Current usage is for writing PhatNoise database files and indices to disk.

Links

users.rust-lang.org questions:

man pages:

Rust docs:

Rust crates:

GitHub issues and pull requests:

Code

Single Allocation, Linear Memory

type Offset = u32;

struct Offsets(Vec<Offset>);

impl Offsets {
    fn serialize(&self, output: &mut impl io::Write) -> io::Result<()> {
        let mut buffer = Vec::with_capacity(size_of::<Offset>() + (size_of::<Offset>() * self.0.len());
       
        // insert the count
        buffer.extend_from_slice(&(self.0.len() as u32).to_le_bytes());

        // insert the offsets
        for offset in &self.0 {
            buffer.extend_from_slice(&offset.to_le_bytes());
        }

        // dump
        output.write_all(buffer.as_slice())       
    }
}

Constant Memory via Fixed-Size Buffer

unimplemented!()

The general idea is to allocate a fixed-size slice (e.g 4096 bytes in size) and when this buffer fills, write it to the output. This is basically the same thing as a BufWriter so it's not worth implementing.

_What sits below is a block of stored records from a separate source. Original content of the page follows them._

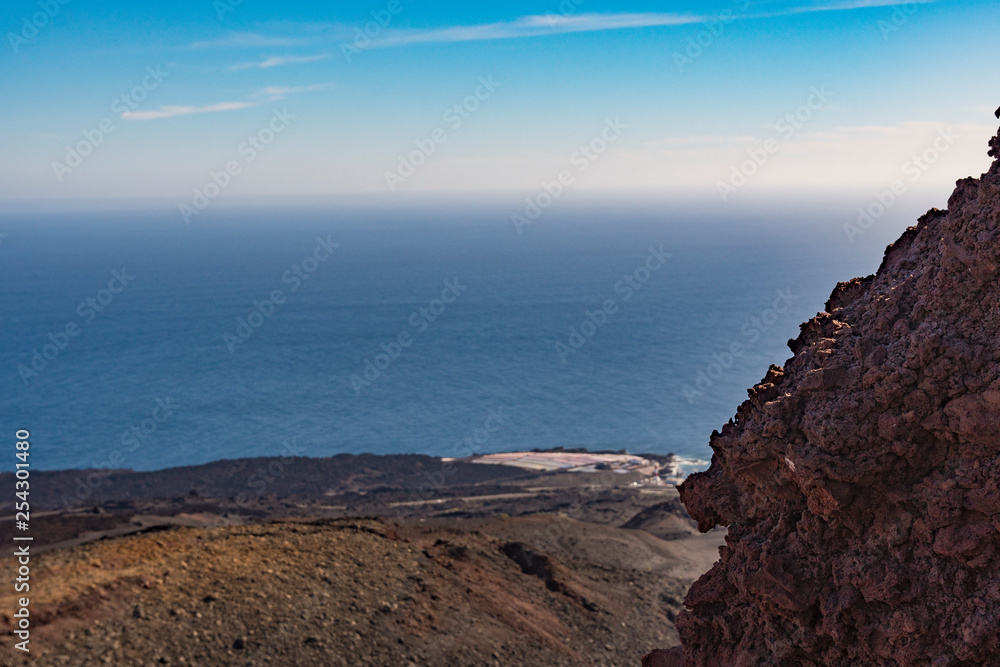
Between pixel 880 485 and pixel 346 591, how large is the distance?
15.8 metres

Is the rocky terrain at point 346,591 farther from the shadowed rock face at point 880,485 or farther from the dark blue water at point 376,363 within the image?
the dark blue water at point 376,363

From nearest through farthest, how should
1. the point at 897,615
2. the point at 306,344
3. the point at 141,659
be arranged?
1. the point at 897,615
2. the point at 141,659
3. the point at 306,344

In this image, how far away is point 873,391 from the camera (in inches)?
251

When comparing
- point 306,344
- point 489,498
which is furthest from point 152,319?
point 489,498

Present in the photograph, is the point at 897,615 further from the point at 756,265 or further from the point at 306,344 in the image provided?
the point at 756,265

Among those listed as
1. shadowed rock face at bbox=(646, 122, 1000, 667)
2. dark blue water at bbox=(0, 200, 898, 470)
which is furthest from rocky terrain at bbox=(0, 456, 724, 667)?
dark blue water at bbox=(0, 200, 898, 470)

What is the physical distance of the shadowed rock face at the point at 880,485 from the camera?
5.79 metres

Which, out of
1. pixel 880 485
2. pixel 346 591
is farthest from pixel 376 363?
pixel 880 485

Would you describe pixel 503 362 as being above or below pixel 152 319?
below

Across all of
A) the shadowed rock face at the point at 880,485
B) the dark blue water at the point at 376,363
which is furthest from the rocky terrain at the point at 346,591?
the dark blue water at the point at 376,363

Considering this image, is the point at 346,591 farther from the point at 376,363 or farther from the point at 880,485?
the point at 376,363

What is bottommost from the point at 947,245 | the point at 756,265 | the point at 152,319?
the point at 947,245

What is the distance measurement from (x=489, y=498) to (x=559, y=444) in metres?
27.1

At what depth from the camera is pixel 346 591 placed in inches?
768
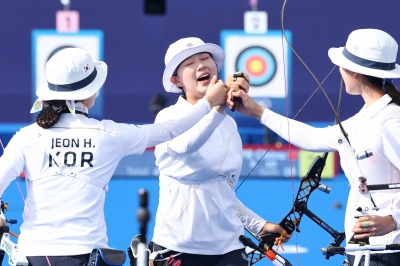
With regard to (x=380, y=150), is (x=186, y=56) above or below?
above

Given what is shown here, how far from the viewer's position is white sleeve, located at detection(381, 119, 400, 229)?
304 centimetres

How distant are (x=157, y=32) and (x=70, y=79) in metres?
8.47

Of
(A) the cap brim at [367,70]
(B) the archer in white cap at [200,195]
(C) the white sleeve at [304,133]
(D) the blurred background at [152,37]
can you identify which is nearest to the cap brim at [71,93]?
(B) the archer in white cap at [200,195]

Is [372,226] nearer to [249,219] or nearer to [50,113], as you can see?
[249,219]

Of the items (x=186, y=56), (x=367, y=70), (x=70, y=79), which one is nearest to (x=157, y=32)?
(x=186, y=56)

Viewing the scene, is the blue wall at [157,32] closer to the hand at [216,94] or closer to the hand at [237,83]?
the hand at [237,83]

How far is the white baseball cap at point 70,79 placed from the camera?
3217 mm

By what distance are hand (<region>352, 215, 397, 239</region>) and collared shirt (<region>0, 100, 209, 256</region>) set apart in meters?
0.96

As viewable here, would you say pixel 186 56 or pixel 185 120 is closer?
pixel 185 120

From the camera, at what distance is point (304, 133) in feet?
11.7

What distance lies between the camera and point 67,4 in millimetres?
11758

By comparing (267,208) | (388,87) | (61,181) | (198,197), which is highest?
(388,87)

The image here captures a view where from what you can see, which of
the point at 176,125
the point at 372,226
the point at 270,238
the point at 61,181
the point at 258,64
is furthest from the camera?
the point at 258,64

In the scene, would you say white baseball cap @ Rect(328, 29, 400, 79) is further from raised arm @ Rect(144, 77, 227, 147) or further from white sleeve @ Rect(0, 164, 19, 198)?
white sleeve @ Rect(0, 164, 19, 198)
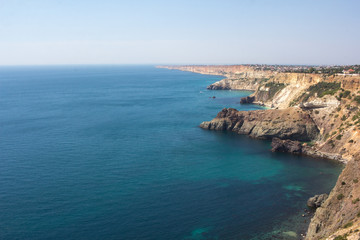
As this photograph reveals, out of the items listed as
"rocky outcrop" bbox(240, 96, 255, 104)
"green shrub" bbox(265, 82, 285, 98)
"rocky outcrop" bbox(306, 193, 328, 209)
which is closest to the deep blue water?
"rocky outcrop" bbox(306, 193, 328, 209)

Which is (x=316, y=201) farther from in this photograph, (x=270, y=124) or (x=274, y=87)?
(x=274, y=87)

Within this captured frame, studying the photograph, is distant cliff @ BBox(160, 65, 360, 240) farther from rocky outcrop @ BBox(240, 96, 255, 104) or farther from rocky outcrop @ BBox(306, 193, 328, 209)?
rocky outcrop @ BBox(240, 96, 255, 104)

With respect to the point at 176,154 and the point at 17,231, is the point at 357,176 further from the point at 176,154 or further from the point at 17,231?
the point at 17,231

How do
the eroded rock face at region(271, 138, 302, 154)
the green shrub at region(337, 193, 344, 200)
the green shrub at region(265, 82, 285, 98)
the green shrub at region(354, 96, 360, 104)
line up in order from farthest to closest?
the green shrub at region(265, 82, 285, 98) → the green shrub at region(354, 96, 360, 104) → the eroded rock face at region(271, 138, 302, 154) → the green shrub at region(337, 193, 344, 200)

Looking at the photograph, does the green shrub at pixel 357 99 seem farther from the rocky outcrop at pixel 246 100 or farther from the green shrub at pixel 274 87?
the rocky outcrop at pixel 246 100

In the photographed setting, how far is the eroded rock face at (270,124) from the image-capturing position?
80938mm

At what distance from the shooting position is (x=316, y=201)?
152 feet

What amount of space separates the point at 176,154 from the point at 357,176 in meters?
38.2

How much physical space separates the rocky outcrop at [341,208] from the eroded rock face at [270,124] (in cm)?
3898

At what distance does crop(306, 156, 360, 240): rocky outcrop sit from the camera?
116ft

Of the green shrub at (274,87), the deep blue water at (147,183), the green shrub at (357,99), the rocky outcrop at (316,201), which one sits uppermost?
the green shrub at (357,99)

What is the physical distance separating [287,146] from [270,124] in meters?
12.5

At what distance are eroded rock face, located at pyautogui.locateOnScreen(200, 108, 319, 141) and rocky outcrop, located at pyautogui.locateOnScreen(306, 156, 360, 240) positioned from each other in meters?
39.0

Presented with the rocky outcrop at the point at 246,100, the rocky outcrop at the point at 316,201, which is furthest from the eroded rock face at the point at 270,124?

Constant Memory via IoSlice

use std::io;
use std::mem::size_of;

type Offset = u32;

struct Offsets(Vec<Offset>);

impl Offsets {
    #[cfg(target_endian = "little")]
    fn serialize(&self, mut output: impl io::Write) -> io::Result<()> {
        let len = (self.0.len() as u32).to_le_bytes();

        let offsets: &[u8] = zerocopy::AsBytes::as_bytes(self.0.as_slice());

        let to_write = len.len() + offsets.len();
        let mut written = 0;
        while written < to_write {
            if written < 4 {
                let io_slices = [
                    io::IoSlice::new(&len[written..]),
                    io::IoSlice::new(offsets),
                ];

                written += output.write_vectored(&io_slices)?;
            } else {
                written += output.write(&offsets[(written-4)..])?;
            }
        }

        Ok(())
    }
    #[cfg(target_endian = "big")]
    fn serialize(&self, mut output: impl io::Write) -> io::Result<()> {
        let mut buffer = Vec::with_capacity(size_of::<u32>() + (size_of::<u32>() * self.0.len()));

        // insert the count
        buffer.extend_from_slice(&(self.0.len() as u32).to_le_bytes());

        // insert the offsets
        for offset in &self.0 {
            buffer.extend_from_slice(&offset.to_le_bytes());
        }

        // dump
        output.write_all(buffer.as_slice())
    }
}

In the best case, zero allocations are performed, and the code is largely zero-copy if at all possible. The only allocations that may occur would be within Write, and we can't control that. Memory overhead is two usize pointers, so 16 bytes, regardless of how large the underlying vector is. This is only possible on little-endian hardware. On big-endian hardware, we need a buffer, so we fall back to the first implementation.